MRT-3 revenue hits record low in 2019 – COA

Elizabeth Marcelo (The Philippine Star) - October 19, 2020 - 12:00am

MANILA, Philippines — Revenue collections of the Metro Rail Transit Line 3 (MRT-3) dropped in 2019 to its lowest in the past five years, according to state auditors.

The Commission on Audit (COA) has called on the Department of Transportation (DOTr) to speed up the rehabilitation of the MRT-3 as the continued decrease in revenue has been depleting government coffers.

In its 2019 audit report on the DOTr, the COA noted that the MRT-3 posted only P1.907-billion income, lower by P161 million from its P2.068-billion revenue in 2018.

The MRT-3 posted P2.779 billion, P2.681 billion and P2.316 billion in revenues in 2017, 2016 and 2015, respectively.

The COA said the income generated from the MRT-3 operations was being used to pay its rental obligation to Metro Rail Transit Corp. for the 25-year build-lease-transfer agreement that the government signed with MRTC on Aug. 8, 1997.

State auditors said because of the continued drop in the MRT-3’s revenues, the government has been extending to the DOTr billions of pesos in subsidy to shoulder the rental fees.

In 2019 alone, the audit body said the national government shelled out P6.9 billion in subsidy to pay the rental obligation, the highest since 2015 when it disbursed P4.8 billion.

The COA noted that the Department of Budget and Management released additional funding sourced from unprogrammed appropriations as the P4.696 billion appropriated by Congress for “Government Subsidy for Mass Transport” for 2019 was not enough to cover the rental fees to MRTC.

Records showed that the government extended P4.661 billion, P4.286 billion and P3.417 billion in subsidies to the MRT-3 in 2018, 2017 and 2016, respectively, for the payment of rental obligations.

The MRT-3 management admitted that the decline in revenue collections was due to the “decrease in the number of reliable and safe trains in 2018 and 2019 due to years of neglect, bad maintenance practices and failure to undertake scheduled overhaul and upgrading works.”

The DOTr took over the maintenance of the MRT-3 after it terminated the P4.25-billion contract of Busan Universal Rail Inc. (BURI) in November 2017 due to alleged irregularities.
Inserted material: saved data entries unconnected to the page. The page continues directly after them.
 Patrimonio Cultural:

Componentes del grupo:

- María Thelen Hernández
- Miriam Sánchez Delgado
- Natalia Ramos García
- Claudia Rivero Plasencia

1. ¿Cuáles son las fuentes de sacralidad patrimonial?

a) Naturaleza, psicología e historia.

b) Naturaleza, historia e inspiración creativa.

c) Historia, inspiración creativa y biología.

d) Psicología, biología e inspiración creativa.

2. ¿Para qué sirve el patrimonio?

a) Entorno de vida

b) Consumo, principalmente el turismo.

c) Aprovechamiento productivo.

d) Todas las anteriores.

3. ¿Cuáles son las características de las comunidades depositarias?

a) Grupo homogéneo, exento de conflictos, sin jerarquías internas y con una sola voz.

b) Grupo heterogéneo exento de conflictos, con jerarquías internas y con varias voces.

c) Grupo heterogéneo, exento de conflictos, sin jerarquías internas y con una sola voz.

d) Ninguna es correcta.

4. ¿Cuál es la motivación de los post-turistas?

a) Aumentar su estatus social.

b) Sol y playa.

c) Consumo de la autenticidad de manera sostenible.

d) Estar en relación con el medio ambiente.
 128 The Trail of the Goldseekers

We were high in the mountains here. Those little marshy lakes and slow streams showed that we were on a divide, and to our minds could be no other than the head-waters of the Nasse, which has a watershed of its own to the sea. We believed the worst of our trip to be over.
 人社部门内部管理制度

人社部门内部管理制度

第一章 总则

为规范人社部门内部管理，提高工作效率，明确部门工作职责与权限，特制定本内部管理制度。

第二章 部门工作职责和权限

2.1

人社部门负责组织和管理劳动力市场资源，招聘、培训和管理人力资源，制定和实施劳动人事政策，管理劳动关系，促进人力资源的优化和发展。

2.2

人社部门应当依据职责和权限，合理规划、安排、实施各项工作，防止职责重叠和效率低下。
The contract, which was supposed to have ended in January 2019, included the maintenance of the MRT-3 system for three years, general overhaul of 43 units of light rail vehicles, total replacement of signaling system and additional maintenance works.

The DOTr explained to the audit team that following the termination of the contract with BURI, the MRT-3 maintenance transition team has undertaken measures to ensure that only “safe and reliable” trains would be deployed for operations.

The DOTr admitted that this resulted in reduced operations as well as lower ridership and revenues.